IVP - Strangely Dim - Pools, People and Other Works in Progress

October 2, 2003

Pools, People and Other Works in Progress

by Dave Zimmerman

A friend of mine called to tell me about an argument he had with his wife. He was refreshingly contrite, aware of his own failings that contributed to the conflict, but also aware of the problem he was trying to address. He became increasingly upset as he watched his character flaws frustrate an overdue discussion.

I was glad for the call; I had been fighting a losing battle with my above-ground pool. If you own one, you understand: you scrub its walls, scoop out the leaves that fall constantly from surrounding trees, pour in chemicals and filter out toxins, skim the floating dandelion fluffs and water bugs off the surface, and occasionally wonder what you would do with more square footage of lawn in your backyard. Meanwhile the pool continues to be uninhabitable (unless you are a water bug) until the moment when the water comes clear and the chemicals balance out. Congratulations: your pool is now usable for the next forty-five minutes. Hope the water’s warm.

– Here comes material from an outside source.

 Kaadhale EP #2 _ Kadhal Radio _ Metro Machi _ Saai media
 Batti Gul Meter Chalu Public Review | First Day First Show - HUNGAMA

Pools and people have this in common: the whole is affected by the presence of corruption. Chemically speaking, pool water is corrupted by decaying leaves, breeding algae and flaking skin cells. Theologically speaking, people are corrupted by a sinful nature.

Not every choice is foolish and not every act bad, but every aspect of our personhood must contend with the fact that linked to our nature, leeching our virtue, is the perpetual stain of original sin. We were created good but infected early, and we are continually frustrated by its intrusion into our noble pursuits. It affects how I write this article: Do I write out of sheer benevolence, the desire to share what I’ve learned with a needy audience? Or do I write out of arrogance, thinking I have something worth sharing with people who in reality are likely better than I? Do I write out of a need to prove something to my boss, my parents, my spouse, myself, my God? And what I write may have its good points, but do I even want to know its bad points?

I am an editor, and I respect the editorial task, which is not to say I enjoy it. An editor commits to scrubbing and scooping and skimming and priming and filtering the writer’s work for what is valuable. Of course, the editor is no less sinful than the writer, which I remind myself occasionally as I edit and more frequently as I write. But a second perspective has a different set of failings and foibles to contend with, and four semi-blind eyes are better than two.

People, like pools and manuscripts, are works in progress vulnerable to error and misjudgment. That being the case, people benefit from having at least one editor, one person committed to their success who will draw out their best and confront their worst. I crave editing like I crave dental work, but I need editing perhaps even more than a good drill in the mouth. So does everyone. My friend had the courage to submit his life to an editorial eye. May he have the clarity to filter my failings out of my perspective and bring the best out of his own life.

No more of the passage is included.